Rafael Bianciotto : Oui, c’est un moment extraordinaire de la théorie standard de la physique. Je dirais que c’est le vrai « début » de notre univers (si on peut parler de temporalité à 10 -32 secondes, 32 fois dixième de dixième de seconde)  tel qu’on le connaît. La « Brisure de Symétrie » fait partie d’un concept de la théorie standard de la physique qu’aujourd’hui la plupart de la communauté scientifique accepte comme valide. C’est là où tout s’est joué : l’apparition de la distinction des deux premières forces et du coup la matière et l’antimatière. Alors pour répondre à votre question, je n’aime pas particulièrement jouer avec ce qui fait peur, mais l’inconnu fait souvent peur. Pour celui qui ne connaît pas le concept physique, l’expression  “brisure de symétrie” peut faire peur, mais la symétrie c’est l’immobilité, il n’y a pas de mouvement dans la symétrie absolue. Il faut qu’il y ait un déséquilibre pour mettre en marche quelque chose. L’univers et la vie sont nés de ce déséquilibre. Et pourtant on trouve une certaine tendance à de la symétrie (ou une tendance à l’équilibre) partout dans l’univers. Peut-être, atteindre la symétrie originale serait une forme de fin, de mort. La symétrie c’est la mort. Il faut oser le mouvement le déséquilibre la danse de la vie. Donc, j’aime amener le public vers des zones où il se sent déconcerté et où l’on casse les certitudes et les prêt-à-penser… Un spectateur qui s’est beaucoup amusé m’a dit en sortant du spectacle : “on ne se pose pas toutes ces questions tous les jours !”

clowns et public
Photo Jean-Pierre Merlet
MB : La “bataille entre matière et antimatière” s’explique-t-elle avec plus de limpidité sur scène que dans un livre scientifique ?

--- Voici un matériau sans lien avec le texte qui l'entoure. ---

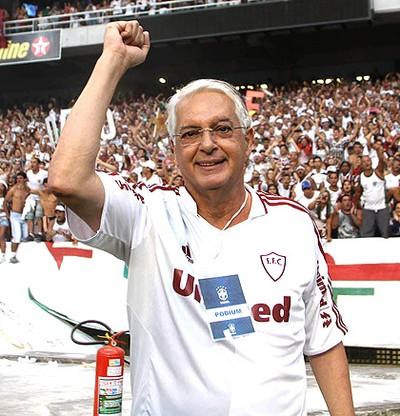 Celso Barros comemora o título do Fluminense (Foto: Ricardo Ayres / Photocamera)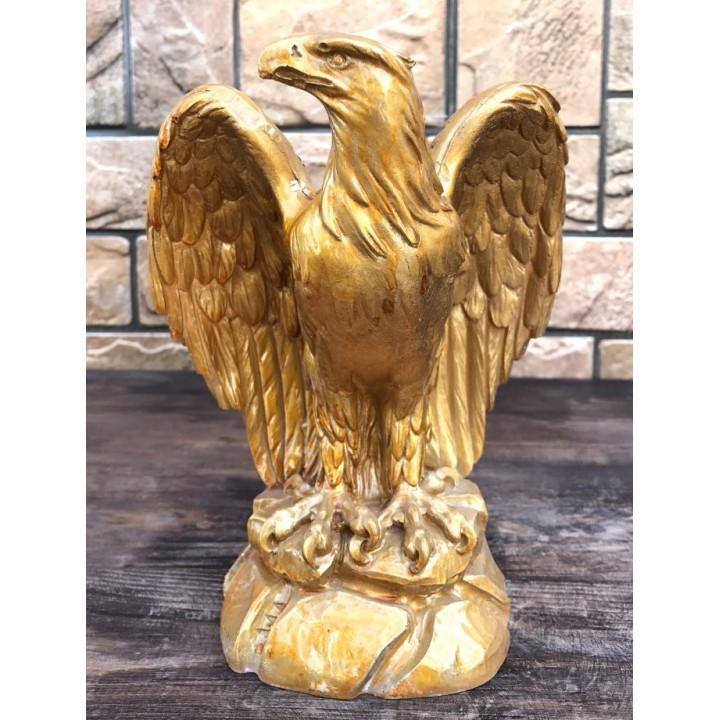 Статуэтка орла со сложенными крыльями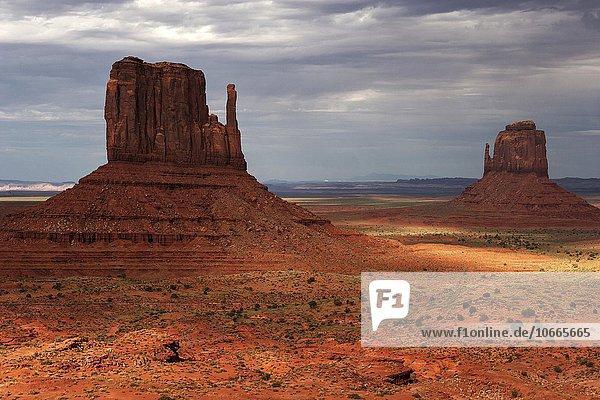 Felsformationen  West Mitten Butte und East Mitten Butte  nach einem Gewitter  Gewitterwolken  Abendlicht  Monument Valley Navajo Tribal Park  Arizona  USA  Nordamerika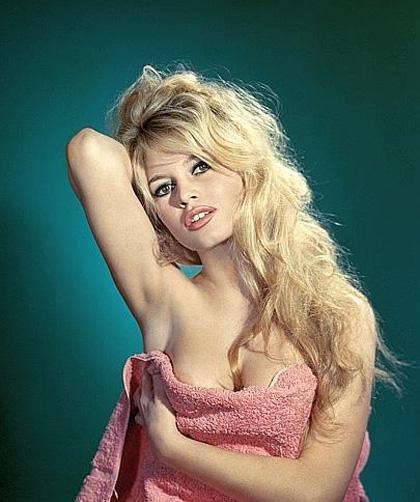 Parigi ricorda la leggenda di Brigitte Bardot - Effetto nostalgia
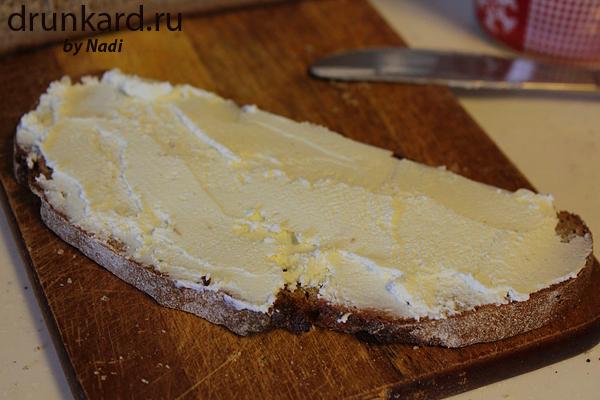 бутерброд с сыром и пикулями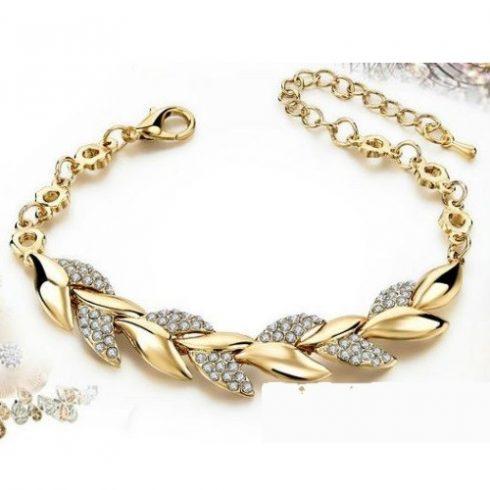 Leveles, kristályokkal díszített karkötő, arany színben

Rafael Bianciotto : Je ne dirais pas qu’elle s’explique mieux, mais à travers le spectacle, le « show », le public baisse les résistances pour accéder à la connaissance : « l’ennui et l ‘effort ». Sapiens est une espèce feignante (pour déculpabiliser sapiens, la vie elle-même est de nature feignante, économie d’énergie pour tout, minimum d’effort pour un maximum de résultat) donc il a besoin d’une récompense pour accepter « d’apprendre »… la question rationnelle de : « à quoi ça sert ? » … disparaît puisque j’obtiens un gain tout de suite (si les comédiens sont en forme et justes ) le plaisir de rire, de jouir, pour rien ! juste pour le plaisir de rire avec d’autres semblables à coté ! et du coup l’effet collatéral arrive : il va apprendre des choses … il va comprendre, ou du moins éveiller la curiosité pour aller chercher plus loin, plus tard. Car soyons honnêtes, aucun être humain ne peut,  ni expliquer ni comprendre des concepts comme la théorie quantique ou la brisure de symétrie en une heure de spectacle. Même un docteur BAC+12 ne comprend pas tout alors… D’ailleurs une des comédiennes est docteur en physique de l’Ecole Normale Supérieure ULM : Anne-Dominique Défontaines. C’est elle qui a eu l’idée originale et guide le propos du spectacle et en particulier celui du tableau origine de l’UNIVERS. « ORIGINES » est l’histoire d’un projet collectif où 5 artistes (Jean-Luc Priano, Charlotte Andrès, Nicolas Biaud-Mauduit, Anne-Dominique et moi même) nous sommes interrogés sur comment nous sommes en arrivés là dans cette galère ? Donc nous sommes partis chercher sur l’origine de LA VIE, L’UNIVERS, LA SOCIÉTÉ, puis LA FIN, si il y en a une… c’est un délice de rencontrer les spectateurs à chaque représentation et de partager nos interrogations sous la forme d’un festin, des Clowns contorsionnistes de l’âme ou acrobates de l’esprit pour reprendre plus ou moins les termes d’Artaud. Ils s’amusent à jongler avec les concepts et les idées de nos savants et poètes de l’espèce humaine.

Photo Jean-Pierre Merlet
MB : A mes yeux vous êtes un farouche ennemi de l’idiotie. Pourquoi avoir choisi le clown comme résistant face à la stupidité ?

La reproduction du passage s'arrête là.